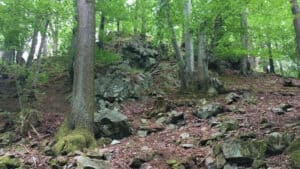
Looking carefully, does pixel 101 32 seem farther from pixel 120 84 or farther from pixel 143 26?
pixel 143 26

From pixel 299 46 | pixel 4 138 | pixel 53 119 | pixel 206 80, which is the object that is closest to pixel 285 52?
pixel 206 80

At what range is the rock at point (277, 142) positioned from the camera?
23.2ft

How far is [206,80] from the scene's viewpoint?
49.1 ft

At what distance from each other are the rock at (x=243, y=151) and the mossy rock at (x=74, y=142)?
3464 millimetres

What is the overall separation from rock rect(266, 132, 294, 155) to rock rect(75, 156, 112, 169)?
314cm

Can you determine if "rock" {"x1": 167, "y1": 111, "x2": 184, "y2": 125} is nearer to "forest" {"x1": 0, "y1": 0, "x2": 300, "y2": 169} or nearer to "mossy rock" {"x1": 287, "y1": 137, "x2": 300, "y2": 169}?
"forest" {"x1": 0, "y1": 0, "x2": 300, "y2": 169}

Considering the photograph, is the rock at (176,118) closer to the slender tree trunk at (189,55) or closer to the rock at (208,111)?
the rock at (208,111)

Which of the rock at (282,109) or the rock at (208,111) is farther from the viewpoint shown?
the rock at (208,111)

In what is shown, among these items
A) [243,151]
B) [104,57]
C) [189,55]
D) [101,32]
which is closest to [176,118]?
[243,151]

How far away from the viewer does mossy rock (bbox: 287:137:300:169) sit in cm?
625

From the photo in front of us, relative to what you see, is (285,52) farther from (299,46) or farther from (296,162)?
(296,162)

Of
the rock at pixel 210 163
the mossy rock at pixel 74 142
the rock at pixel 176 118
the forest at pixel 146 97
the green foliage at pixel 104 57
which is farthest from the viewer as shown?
the green foliage at pixel 104 57

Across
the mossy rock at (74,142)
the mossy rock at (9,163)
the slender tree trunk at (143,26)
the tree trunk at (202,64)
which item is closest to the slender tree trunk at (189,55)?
the tree trunk at (202,64)

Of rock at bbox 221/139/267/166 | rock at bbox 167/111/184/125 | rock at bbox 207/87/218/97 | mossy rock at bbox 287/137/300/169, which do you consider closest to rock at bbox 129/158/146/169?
rock at bbox 221/139/267/166
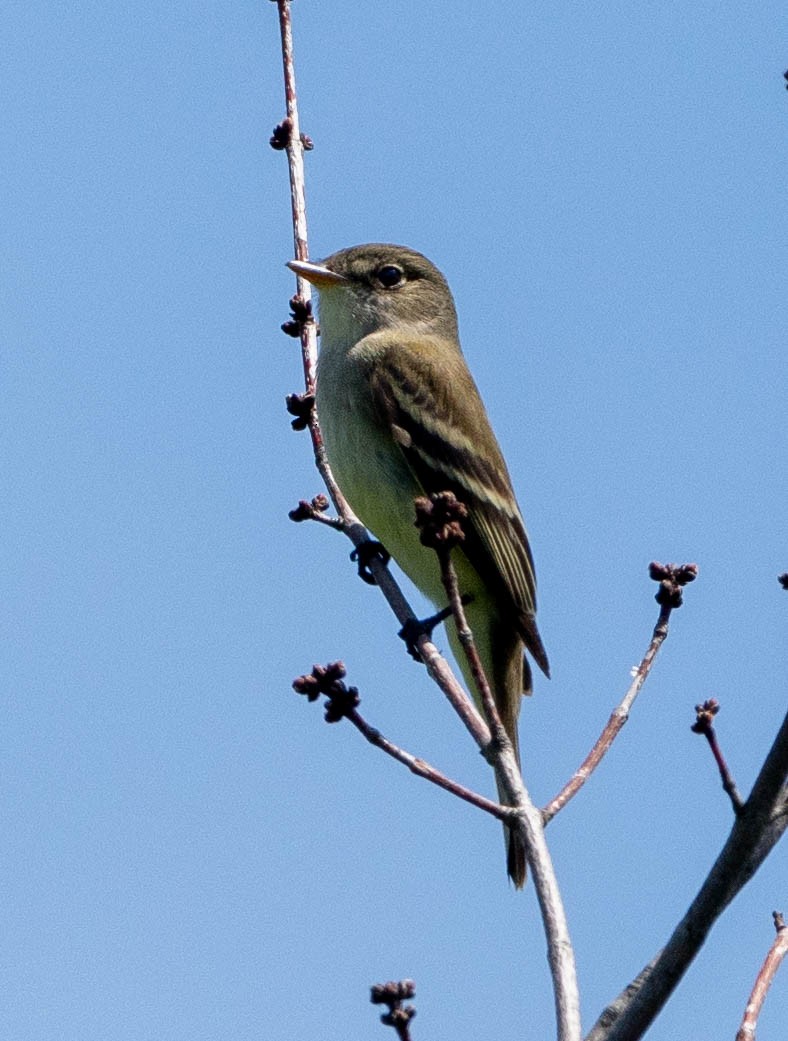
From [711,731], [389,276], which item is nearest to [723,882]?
[711,731]

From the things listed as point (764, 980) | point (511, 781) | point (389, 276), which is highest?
point (389, 276)

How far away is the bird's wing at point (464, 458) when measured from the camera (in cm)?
677

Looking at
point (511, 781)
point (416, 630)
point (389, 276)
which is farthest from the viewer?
point (389, 276)

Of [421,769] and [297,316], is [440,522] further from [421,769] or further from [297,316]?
[297,316]

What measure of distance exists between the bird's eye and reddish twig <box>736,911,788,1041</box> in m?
4.79

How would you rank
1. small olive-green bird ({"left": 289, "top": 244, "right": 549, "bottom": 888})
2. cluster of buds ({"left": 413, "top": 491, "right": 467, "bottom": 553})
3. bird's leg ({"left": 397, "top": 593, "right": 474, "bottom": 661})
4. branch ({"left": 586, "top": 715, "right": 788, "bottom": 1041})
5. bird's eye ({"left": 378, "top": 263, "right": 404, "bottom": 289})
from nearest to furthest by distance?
branch ({"left": 586, "top": 715, "right": 788, "bottom": 1041})
cluster of buds ({"left": 413, "top": 491, "right": 467, "bottom": 553})
bird's leg ({"left": 397, "top": 593, "right": 474, "bottom": 661})
small olive-green bird ({"left": 289, "top": 244, "right": 549, "bottom": 888})
bird's eye ({"left": 378, "top": 263, "right": 404, "bottom": 289})

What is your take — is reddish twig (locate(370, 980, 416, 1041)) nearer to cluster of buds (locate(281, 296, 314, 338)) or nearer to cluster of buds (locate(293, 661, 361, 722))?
cluster of buds (locate(293, 661, 361, 722))

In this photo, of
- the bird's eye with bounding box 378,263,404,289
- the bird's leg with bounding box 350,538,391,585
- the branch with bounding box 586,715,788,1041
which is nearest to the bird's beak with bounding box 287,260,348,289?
the bird's eye with bounding box 378,263,404,289

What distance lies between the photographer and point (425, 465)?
22.5 ft

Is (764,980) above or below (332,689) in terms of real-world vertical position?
below

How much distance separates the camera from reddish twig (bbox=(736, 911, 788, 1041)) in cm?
347

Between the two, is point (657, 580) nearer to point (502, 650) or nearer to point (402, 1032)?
point (402, 1032)

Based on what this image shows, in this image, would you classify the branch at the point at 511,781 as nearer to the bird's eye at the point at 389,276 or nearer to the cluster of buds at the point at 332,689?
the cluster of buds at the point at 332,689

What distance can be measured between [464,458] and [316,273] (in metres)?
1.22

________________

_TASK OBJECTIVE_
In the listing above, find the line containing "Is (764,980) above", then reproduce it and each line after it through the end, exactly and with nothing added.

_EXERCISE SOLUTION_
Is (764,980) above or below (332,689) in terms of real-world vertical position?
below

How much distance separates the camera from reddish twig (bbox=(736, 911, 788, 1041)) in cm?
347

Between the two, is point (657, 580) nearer to point (502, 650) or nearer to point (402, 1032)?
point (402, 1032)

Based on what this image shows, in this image, would you classify the branch at the point at 511,781 as nearer to the bird's eye at the point at 389,276 or nearer to the cluster of buds at the point at 332,689?
the cluster of buds at the point at 332,689

What distance can be measured between [464,458] and [316,273] (in metres)?
1.22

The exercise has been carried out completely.